Strategic Limit Pricing - Signaling

  • The low-cost incumbent wants to signal its low costs.
  • It must take an action unprofitable for a high-cost incumbent.
  • Merely setting the monopoly price consistent with low costs is insufficient; it may need to price even lower.
  • The high-cost incumbent would not do this, even to deter entry.

Spatial Preemption

  • Firms often sell multiple products (e.g., cereal makers).

  • By strategically positioning products, they can preempt entry.

  • Consider one firm positioning two products.

  • Let the transport cost be t per unit distance, and entry cost F > 0.

  • How far apart must the products be to make entry unprofitable?

  • The entrant would ideally locate halfway between the incumbent’s two products. If this yields profit greater than F, entry is profitable.

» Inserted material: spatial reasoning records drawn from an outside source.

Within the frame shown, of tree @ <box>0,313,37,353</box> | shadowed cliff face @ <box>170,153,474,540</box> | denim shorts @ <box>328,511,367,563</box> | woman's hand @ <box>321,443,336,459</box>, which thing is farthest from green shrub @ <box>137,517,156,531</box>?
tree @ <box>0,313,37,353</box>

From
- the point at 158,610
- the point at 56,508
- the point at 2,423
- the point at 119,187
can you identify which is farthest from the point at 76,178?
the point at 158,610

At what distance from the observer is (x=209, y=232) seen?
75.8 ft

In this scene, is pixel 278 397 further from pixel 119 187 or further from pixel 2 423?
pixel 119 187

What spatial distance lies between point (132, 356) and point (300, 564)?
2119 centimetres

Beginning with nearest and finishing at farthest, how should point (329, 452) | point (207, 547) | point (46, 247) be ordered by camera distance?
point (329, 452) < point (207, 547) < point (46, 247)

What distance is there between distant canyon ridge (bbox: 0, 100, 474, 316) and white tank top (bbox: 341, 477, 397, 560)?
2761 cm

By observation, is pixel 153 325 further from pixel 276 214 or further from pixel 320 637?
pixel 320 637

Spatial Preemption - Determining the Ideal Distance

  • When two identical firms are located at opposite ends of a line, and the travel cost from point 0 to point 1 is t, their profit margin is t in equilibrium
  • If the entrant locates halfway between products a distance d apart, equilibrium margins will equal the travel cost from the entrant to either firm = \frac{dt}{2}
  • The entrant will sell to a mass of customers = \frac{d}{2}. So its profit will be (\frac{d}{2})^2t - F
  • This is negative if d < 2\sqrt{\frac{F}{t}}.
  • The necessary distance is increasing in the fixed cost F, but at a decreasing rate.

Capacity Expansion

  • If an incumbent has a sustainable cost advantage, maintaining excess capacity may be strategically advantageous.
  • Entrants expect a price war they will lose.
  • If demand grows rapidly, it will eventually outstrip capacity, preventing the strategy.
  • If the capacity is threatened but not sunk, the incumbent may not expand capacity upon entry.

Judo Economics

  • Using the incumbent’s size to the entrant’s advantage.
  • Enter in a way that, if the incumbent tries to drive you out, it hurts itself significantly.
  • If done correctly, such entry will be accommodated.
  • Commit to remaining small (e.g., by building small capacity). Then, a price war to claim your market share hurts the incumbent's larger share.
    American Airlines defeated Braniff in 1991 with its "Value Advantage" pricing, right after Braniff announced its intention to serve limited routes.